Dans les Années 2020, cette manière de faire est particulièrement précieuse. Le genre indépendant souffre souvent d'une inflation de signes, comme s'il fallait à tout prix que chaque plan soit porteur d'un sens manifeste. JORDI ROMERO semble préférer les altérations plus fines. Son cinéma travaille le décalage minime, la tension tenue, la scène qui change de nature sans qu'on sache exactement à quel moment. Ce type de précision demande de la mise en scène, pas seulement une idée de scénario.

Le contexte de l'Espagne importe ici. Le genre espagnol a depuis longtemps compris que la maison, la famille, le voisinage, la mémoire locale peuvent devenir des réservoirs d'angoisse très puissants. Romero paraît hériter de cette intelligence sans se contenter d'en reprendre les automatismes. Il semble chercher sa propre vitesse, sa propre épaisseur de silence, sa manière à lui de laisser la normalité virer. On ne sent pas chez lui un simple désir de reproduire un modèle. On sent le besoin de travailler à l'intérieur d'une tradition encore vivante.

Les personnages, dès lors, ne sont pas de simples pions exposés à une menace.

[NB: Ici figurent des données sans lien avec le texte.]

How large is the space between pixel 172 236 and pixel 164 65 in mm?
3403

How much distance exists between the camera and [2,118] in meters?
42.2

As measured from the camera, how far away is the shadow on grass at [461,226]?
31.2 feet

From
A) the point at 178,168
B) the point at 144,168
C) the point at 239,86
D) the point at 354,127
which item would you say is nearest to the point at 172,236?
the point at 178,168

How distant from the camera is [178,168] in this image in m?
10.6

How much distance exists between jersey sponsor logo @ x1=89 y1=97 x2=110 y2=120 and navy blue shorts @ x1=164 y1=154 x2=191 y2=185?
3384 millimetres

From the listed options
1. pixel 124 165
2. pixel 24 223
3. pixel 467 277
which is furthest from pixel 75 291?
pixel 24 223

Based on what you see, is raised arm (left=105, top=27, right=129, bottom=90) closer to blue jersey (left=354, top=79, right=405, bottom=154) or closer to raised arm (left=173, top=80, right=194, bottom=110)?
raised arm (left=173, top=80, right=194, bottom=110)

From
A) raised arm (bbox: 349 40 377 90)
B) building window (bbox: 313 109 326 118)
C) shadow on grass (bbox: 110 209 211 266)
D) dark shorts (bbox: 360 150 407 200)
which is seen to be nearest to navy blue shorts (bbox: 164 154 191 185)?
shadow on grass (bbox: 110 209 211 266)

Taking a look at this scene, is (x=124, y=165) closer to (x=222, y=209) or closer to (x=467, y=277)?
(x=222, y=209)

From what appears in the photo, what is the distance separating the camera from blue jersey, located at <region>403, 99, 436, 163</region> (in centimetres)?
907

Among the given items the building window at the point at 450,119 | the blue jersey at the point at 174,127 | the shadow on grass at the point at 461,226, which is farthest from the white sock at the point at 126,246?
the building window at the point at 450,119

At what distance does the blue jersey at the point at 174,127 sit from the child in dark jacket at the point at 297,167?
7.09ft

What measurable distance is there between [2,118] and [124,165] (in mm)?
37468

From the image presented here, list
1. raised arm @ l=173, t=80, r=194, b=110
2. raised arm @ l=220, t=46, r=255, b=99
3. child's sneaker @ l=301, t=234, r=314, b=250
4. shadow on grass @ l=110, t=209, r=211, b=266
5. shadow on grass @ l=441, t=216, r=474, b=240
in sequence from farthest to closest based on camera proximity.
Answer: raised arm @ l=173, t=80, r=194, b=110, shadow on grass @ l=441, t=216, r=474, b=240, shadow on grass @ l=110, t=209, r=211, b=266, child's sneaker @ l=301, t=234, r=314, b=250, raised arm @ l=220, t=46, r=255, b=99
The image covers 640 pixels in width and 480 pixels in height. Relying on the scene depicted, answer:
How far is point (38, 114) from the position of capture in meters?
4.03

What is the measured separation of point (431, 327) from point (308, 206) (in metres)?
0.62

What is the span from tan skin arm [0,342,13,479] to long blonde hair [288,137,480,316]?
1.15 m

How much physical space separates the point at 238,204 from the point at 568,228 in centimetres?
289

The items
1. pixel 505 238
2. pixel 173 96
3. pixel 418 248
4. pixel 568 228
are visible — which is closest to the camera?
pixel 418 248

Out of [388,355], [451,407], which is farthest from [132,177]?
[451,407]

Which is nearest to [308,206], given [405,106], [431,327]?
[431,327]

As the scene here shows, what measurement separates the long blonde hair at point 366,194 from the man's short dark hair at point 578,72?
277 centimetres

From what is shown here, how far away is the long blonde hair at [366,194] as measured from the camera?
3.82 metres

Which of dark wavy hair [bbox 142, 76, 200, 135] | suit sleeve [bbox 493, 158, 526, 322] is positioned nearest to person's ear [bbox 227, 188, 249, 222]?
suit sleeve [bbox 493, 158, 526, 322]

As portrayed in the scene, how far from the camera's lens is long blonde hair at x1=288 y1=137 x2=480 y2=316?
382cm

Ils portent déjà leurs lignes de faille, leurs refus, leurs dépendances, parfois une fatigue morale qui rend l'effondrement plus probable. Romero semble comprendre que la peur gagne en force lorsqu'elle trouve prise dans une matière humaine complexe, même brièvement esquissée. Le film ne se contente pas de mettre des corps en danger. Il montre comment ces corps arrivaient déjà fragilisés à l'endroit du désastre.

Le rapport à l'espace confirme cette cohérence. Chez lui, un décor devient inquiétant parce qu'il garde son apparence ordinaire tout en cessant d'assurer sa fonction. Cette perte de garantie suffit souvent à déclencher l'angoisse. Pas besoin de métamorphose spectaculaire. Il suffit qu'un monde trop familier laisse enfin voir sa part d'hostilité. C'est l'un des grands savoirs du genre, et Romero paraît le manier avec une sobriété salutaire.

Pour Cabane à Sang, JORDI ROMERO représente donc une signature espagnole à suivre dans les Années 2020. Son cinéma ne cherche pas à se faire remarquer par volume. Il préfère la justesse, la progression et l'altération discrète du réel. Dans la Horreur, cette discrétion n'est pas une faiblesse. C'est souvent ce qui permet au malaise de durer après la projection, quand l'image a cessé mais que le monde, lui, paraît encore légèrement déplacé.